Sonowal Gunikhan
Department of Computer Science, Pondicherry University, Puducherry, India.
SN Comput Sci. 2020;1(4):191. doi: 10.1007/s42979-020-00194-z. Epub 2020 Jun 6.
Phishing has appeared as a critical issue in the cybersecurity domain. Phishers adopt email as one of their major channels of communication to lure potential victims. This paper attempts to detect phishing emails by using binary search feature selection (BSFS) with a Pearson correlation coefficient algorithm as a ranking method. The proposed method utilizes four sets of features from the email subject, the body of the email, hyperlinks, and readability of contents. Overall, 41 features were selected from the aforementioned four dimensions. The result shows that the BSFS method evaluated the accuracy of 97.41% in comparison with SFFS (95.63%) and WFS (95.56%). This exploration shows that the SFFS requires more time to ascertain the optimum features set and the WFS requires the least time; however, the accuracy of WFS is very low in comparison with other algorithms. The significant finding of the experiment is that the BFSF requires the least time to evaluate the best feature set with better accuracy even though few features are removed from the feature corpus.
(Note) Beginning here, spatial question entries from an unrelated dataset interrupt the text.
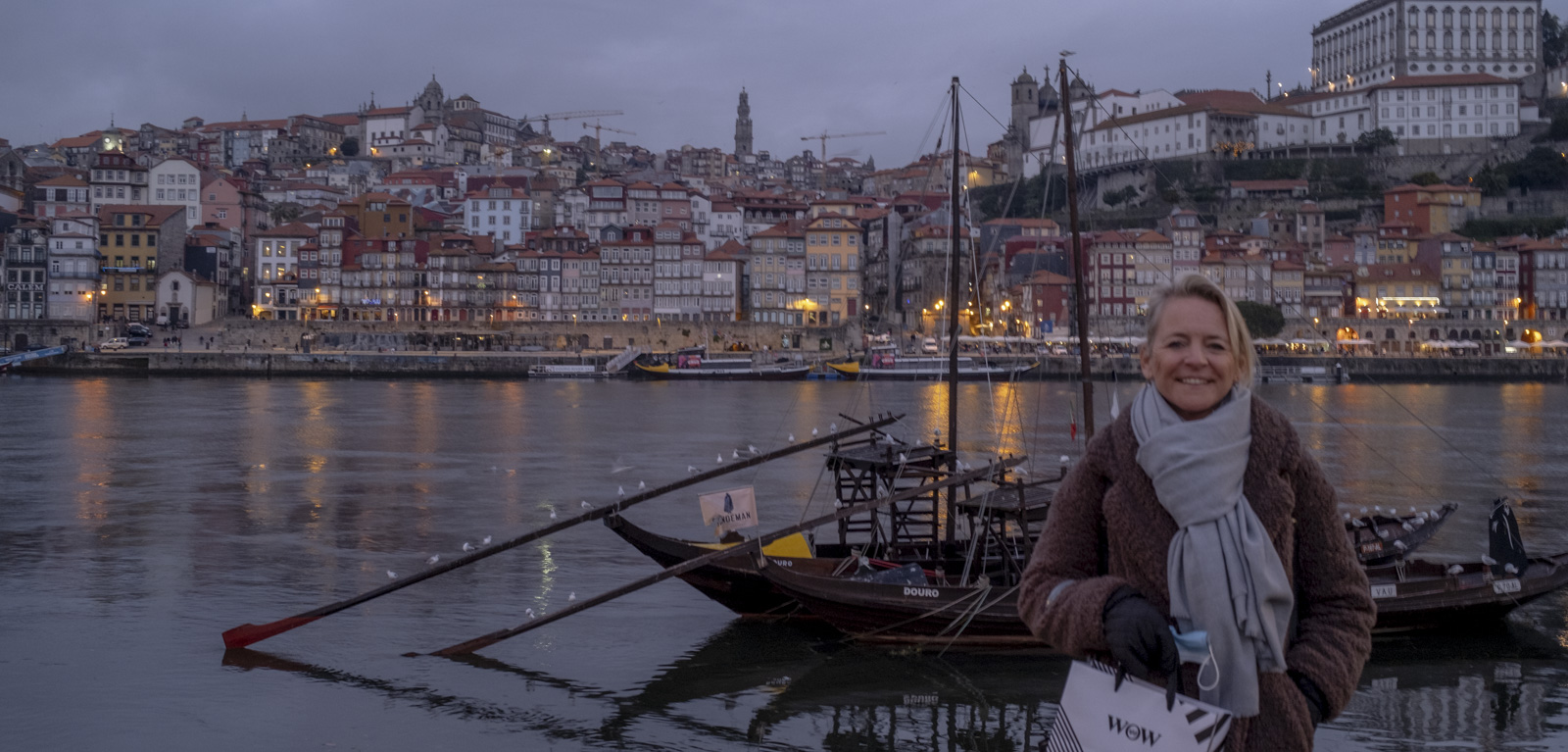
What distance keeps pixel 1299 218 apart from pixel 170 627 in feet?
239

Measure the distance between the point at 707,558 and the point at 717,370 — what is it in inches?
1984

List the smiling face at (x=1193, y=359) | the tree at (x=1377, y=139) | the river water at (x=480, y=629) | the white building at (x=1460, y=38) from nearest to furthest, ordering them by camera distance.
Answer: the smiling face at (x=1193, y=359), the river water at (x=480, y=629), the tree at (x=1377, y=139), the white building at (x=1460, y=38)

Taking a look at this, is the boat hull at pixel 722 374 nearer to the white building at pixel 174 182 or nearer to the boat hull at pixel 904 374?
the boat hull at pixel 904 374

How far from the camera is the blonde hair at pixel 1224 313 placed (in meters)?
2.31

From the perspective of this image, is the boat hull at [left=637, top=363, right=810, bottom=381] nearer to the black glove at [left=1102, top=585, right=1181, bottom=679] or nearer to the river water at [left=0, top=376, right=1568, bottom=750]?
the river water at [left=0, top=376, right=1568, bottom=750]

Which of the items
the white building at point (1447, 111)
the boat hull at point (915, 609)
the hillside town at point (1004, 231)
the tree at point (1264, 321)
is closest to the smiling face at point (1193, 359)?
the boat hull at point (915, 609)

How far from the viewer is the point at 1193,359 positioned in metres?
2.29

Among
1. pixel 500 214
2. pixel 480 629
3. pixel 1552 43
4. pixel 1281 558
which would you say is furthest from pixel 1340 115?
pixel 1281 558

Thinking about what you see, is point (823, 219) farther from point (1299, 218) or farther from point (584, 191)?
point (1299, 218)

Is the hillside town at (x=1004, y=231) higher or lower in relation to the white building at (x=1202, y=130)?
lower

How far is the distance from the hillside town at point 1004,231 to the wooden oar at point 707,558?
44.6 meters

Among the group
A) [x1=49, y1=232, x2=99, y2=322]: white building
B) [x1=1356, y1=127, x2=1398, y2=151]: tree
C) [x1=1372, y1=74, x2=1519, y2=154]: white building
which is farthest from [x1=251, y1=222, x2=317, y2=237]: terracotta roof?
[x1=1372, y1=74, x2=1519, y2=154]: white building

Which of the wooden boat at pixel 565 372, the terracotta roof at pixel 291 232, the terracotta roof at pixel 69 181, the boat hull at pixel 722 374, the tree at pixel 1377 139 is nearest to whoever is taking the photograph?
the boat hull at pixel 722 374

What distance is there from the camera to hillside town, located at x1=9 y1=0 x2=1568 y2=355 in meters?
65.4
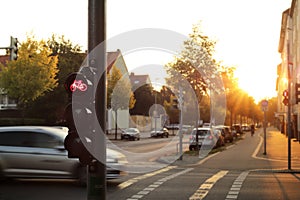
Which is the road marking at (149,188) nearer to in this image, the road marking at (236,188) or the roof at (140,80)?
the road marking at (236,188)

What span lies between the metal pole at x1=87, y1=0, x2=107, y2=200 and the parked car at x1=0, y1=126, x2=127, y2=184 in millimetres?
6902

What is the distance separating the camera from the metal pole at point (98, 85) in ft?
17.7

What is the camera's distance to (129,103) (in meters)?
Result: 50.5

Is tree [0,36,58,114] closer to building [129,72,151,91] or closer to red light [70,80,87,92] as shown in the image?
building [129,72,151,91]

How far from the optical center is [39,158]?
40.8 feet

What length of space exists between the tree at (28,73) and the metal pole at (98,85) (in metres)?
37.7

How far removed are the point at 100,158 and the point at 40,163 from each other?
7433mm

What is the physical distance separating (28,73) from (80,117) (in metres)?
38.5

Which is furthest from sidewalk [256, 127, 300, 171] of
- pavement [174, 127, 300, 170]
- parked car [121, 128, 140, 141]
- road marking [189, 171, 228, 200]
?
parked car [121, 128, 140, 141]

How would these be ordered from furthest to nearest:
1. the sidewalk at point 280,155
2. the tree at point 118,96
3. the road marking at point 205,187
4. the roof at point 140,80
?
1. the tree at point 118,96
2. the roof at point 140,80
3. the sidewalk at point 280,155
4. the road marking at point 205,187

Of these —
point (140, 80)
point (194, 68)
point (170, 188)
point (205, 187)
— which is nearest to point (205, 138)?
point (194, 68)

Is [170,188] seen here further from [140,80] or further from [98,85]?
[140,80]

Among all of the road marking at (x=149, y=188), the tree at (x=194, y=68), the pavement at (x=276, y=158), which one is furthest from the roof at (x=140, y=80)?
the road marking at (x=149, y=188)

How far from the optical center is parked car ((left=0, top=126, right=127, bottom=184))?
12.3m
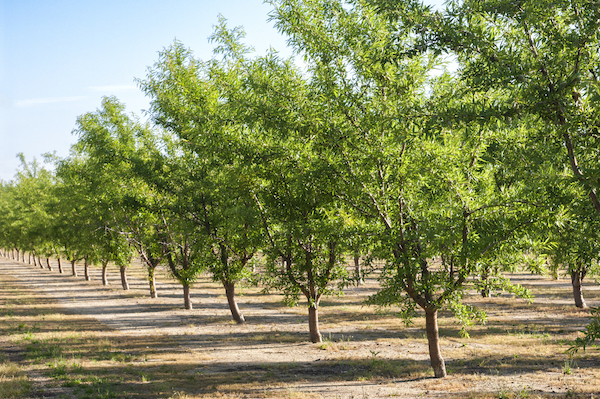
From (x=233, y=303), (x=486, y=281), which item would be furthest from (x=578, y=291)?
(x=233, y=303)

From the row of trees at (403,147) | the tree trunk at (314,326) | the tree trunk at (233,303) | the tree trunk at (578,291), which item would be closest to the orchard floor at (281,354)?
the tree trunk at (314,326)

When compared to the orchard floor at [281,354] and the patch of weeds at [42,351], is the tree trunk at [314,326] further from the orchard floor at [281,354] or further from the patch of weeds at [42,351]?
the patch of weeds at [42,351]

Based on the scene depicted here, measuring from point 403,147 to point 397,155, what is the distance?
242mm

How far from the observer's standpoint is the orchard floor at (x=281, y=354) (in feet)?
36.8

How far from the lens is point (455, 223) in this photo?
9.80 m

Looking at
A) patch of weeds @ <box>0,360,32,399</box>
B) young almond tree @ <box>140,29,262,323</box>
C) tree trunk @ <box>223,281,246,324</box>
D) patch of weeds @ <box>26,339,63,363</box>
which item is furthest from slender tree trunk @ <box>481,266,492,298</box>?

网络钓鱼已成为网络安全领域的一个关键问题。网络钓鱼者将电子邮件作为其主要通信渠道之一,以诱骗潜在受害者。本文尝试使用二元搜索特征选择(BSFS)并结合皮尔逊相关系数算法作为排序方法来检测网络钓鱼电子邮件。所提出的方法利用了来自电子邮件主题、邮件正文、超链接和内容可读性的四组特征。总体而言,从上述四个维度中选择了41个特征。结果表明,与顺序前向选择(SFFS,准确率95.63%)和宽度优先搜索(WFS,准确率95.56%)相比,BSFS方法的评估准确率为97.41%。该探索表明,SFFS需要更多时间来确定最优特征集,而WFS所需时间最少;然而,与其他算法相比,WFS的准确率非常低。该实验的重要发现是,尽管从特征库中移除了一些特征,但BFSF评估最佳特征集所需时间最少,且准确率更高。